Based on CMS inspection data, Mary Free Bed Sub-Acute Rehabilitation has a clean safety record: no substantiated abuse findings (meaning no confirmed cases of resident harm), no Immediate Jeopardy citations (the most serious violation level indicating risk of serious injury or death), and is not on the Special Focus Facility watch list (a federal program monitoring the lowest-performing 1% of nursing homes). The facility has a 5-star overall rating and ranks #1 of 100 nursing homes in Michigan. While no facility is perfect, families should still ask about staff-to-resident ratios and recent inspection results during their visit.

Do Nurses at Mary Free Bed Sub-Acute Rehabilitation Stick Around?

Mary Free Bed Sub-Acute Rehabilitation has a staff turnover rate of 41%, which is about average for Michigan nursing homes (state average: 46%). Moderate turnover is common in nursing homes, but families should still ask about staff tenure and how the facility maintains care continuity when employees leave.

Was Mary Free Bed Sub-Acute Rehabilitation Ever Fined?

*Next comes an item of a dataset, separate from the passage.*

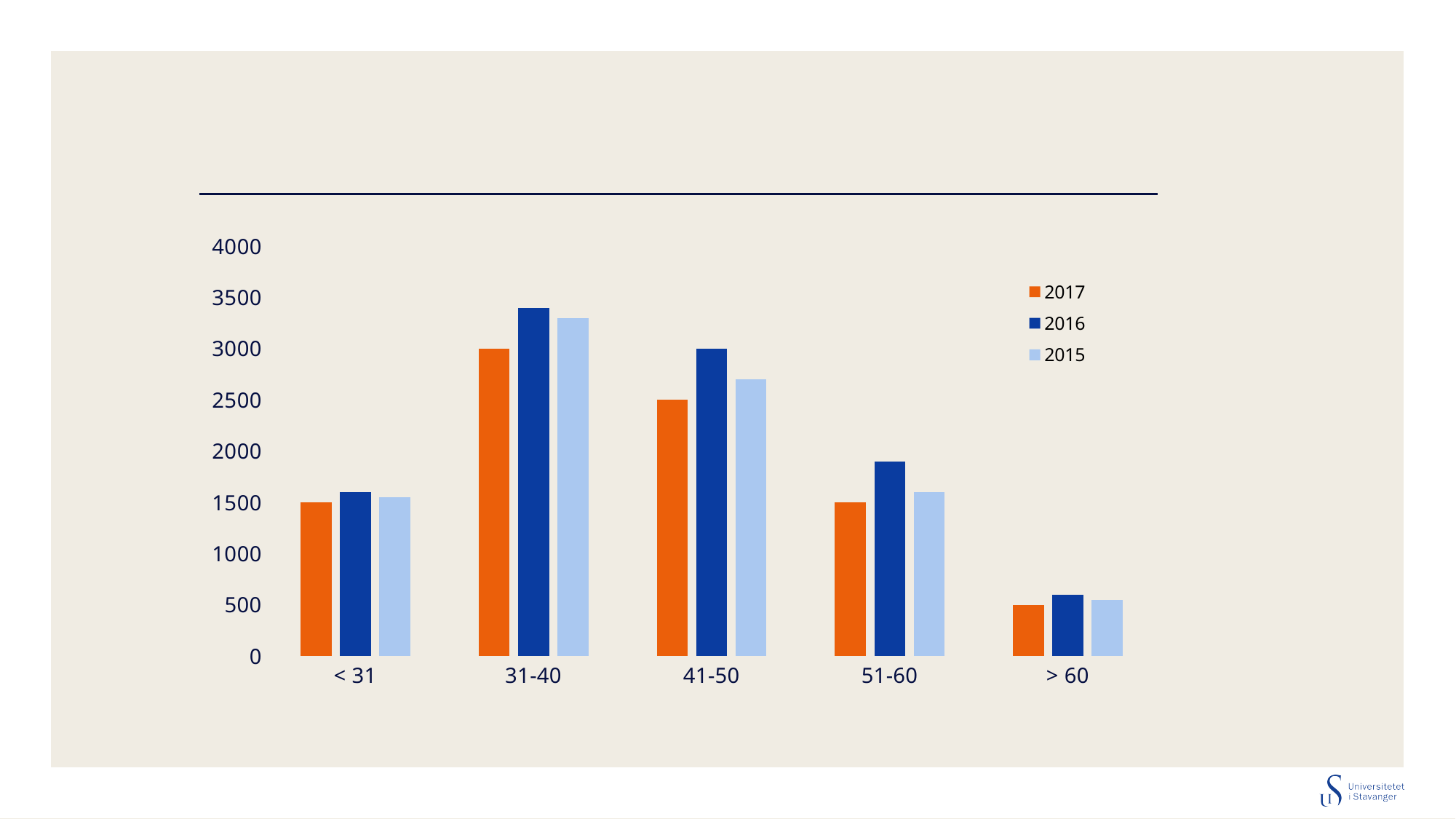
In the 41-50 category, which is larger: the 2016 value or the 2015 value? 2016 Which category has the highest value for the 2016 series? 31-40 Is the 2016 value for 31-40 greater or less than 3000? greater Which colour represents the 2017 series in the legend? orange Which category has the lowest value for the 2017 series? > 60 What kind of chart is shown on the slide? bar chart Is the 2017 value for > 60 greater or less than 1000? less Is the 2015 value for 41-50 greater or less than 2500? greater In the 51-60 category, which is larger: the 2016 value or the 2017 value? 2016 How many series does the legend list? 3 How many age categories are shown on the x axis? 5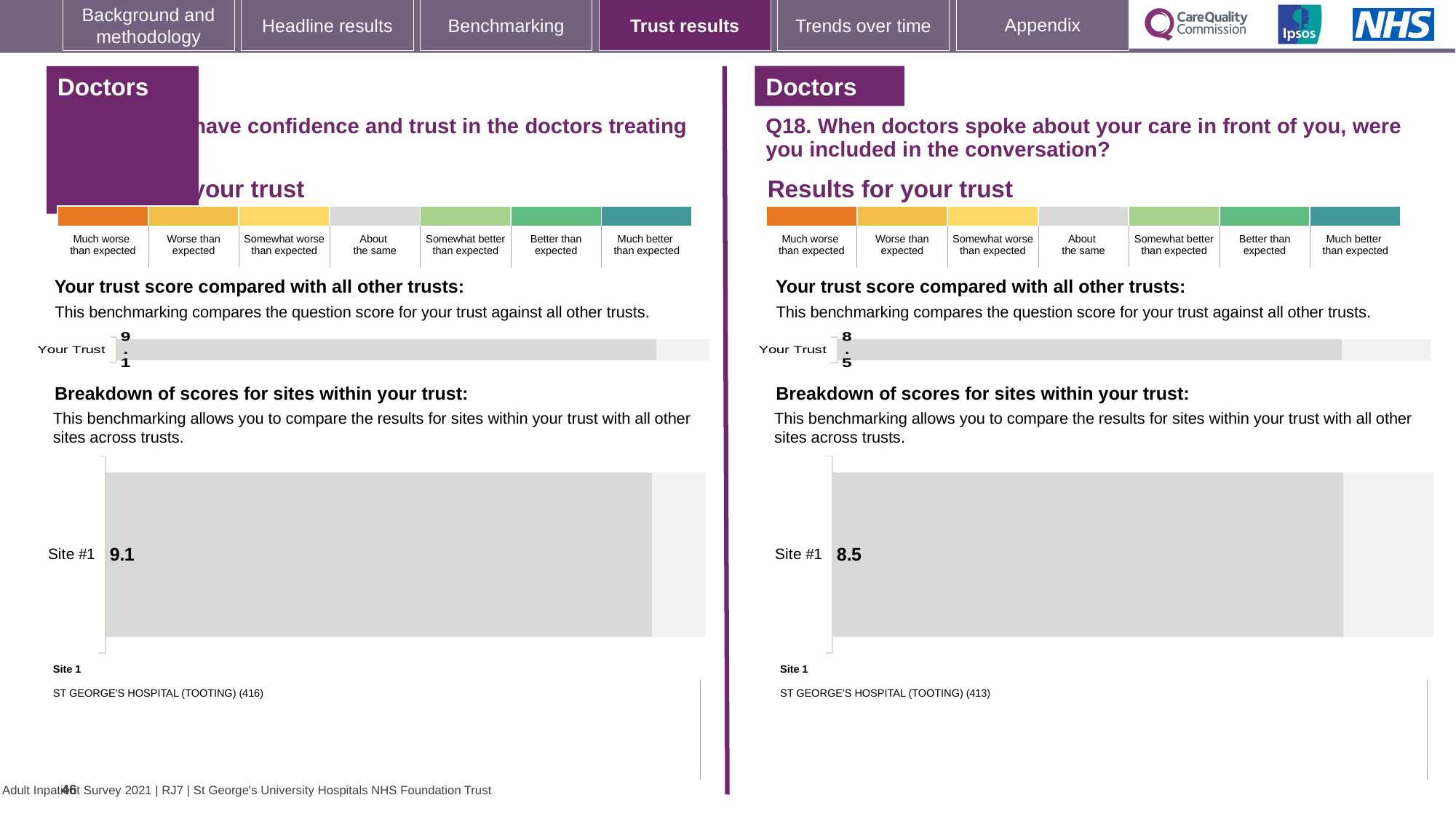
On the right half of the slide (Q18), what is the score shown for Your Trust in the 'Your trust score compared with all other trusts' chart? 8.5 Is the Your Trust score on the right half of the slide (Q18) greater or less than the Your Trust score on the left half? less How many sites are shown in the right (Q18) 'Breakdown of scores for sites within your trust' chart? 1 Which is larger: the Site #1 score in the left breakdown chart or the Site #1 score in the right (Q18) breakdown chart? The left chart (9.1) On the left half of the slide, what is the score shown for Your Trust in the 'Your trust score compared with all other trusts' chart? 9.1 In the right 'Breakdown of scores for sites within your trust' chart (Q18), what is the value for Site #1? 8.5 How many sites are shown in the left 'Breakdown of scores for sites within your trust' chart? 1 What type of chart is used to show the Site #1 score in the breakdown charts? Bar chart Which site is listed as Site 1 under the right (Q18) breakdown chart? ST GEORGE'S HOSPITAL (TOOTING) (413) Which site is listed as Site 1 under the left breakdown chart? ST GEORGE'S HOSPITAL (TOOTING) (416) In the left 'Breakdown of scores for sites within your trust' chart, what is the value for Site #1? 9.1 What is the difference between the Your Trust score on the left half of the slide and the Your Trust score on the right half (Q18)? 0.6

Mary Free Bed Sub-Acute Rehabilitation has no federal fines on record. CMS issues fines when nursing homes fail to meet care standards or don't correct problems found during inspections. The absence of fines suggests the facility has either maintained compliance or corrected any issues before penalties were assessed. This is a positive indicator, though families should still review recent inspection reports for the full picture.

Is Mary Free Bed Sub-Acute Rehabilitation on Any Federal Watch List?

Mary Free Bed Sub-Acute Rehabilitation is not on any federal watch list. The most significant is the Special Focus Facility (SFF) program, which identifies the bottom 1% of nursing homes nationally based on persistent, serious quality problems. Not being on this list means the facility has avoided the pattern of deficiencies that triggers enhanced federal oversight. This is a positive indicator, though families should still review the facility's inspection history directly.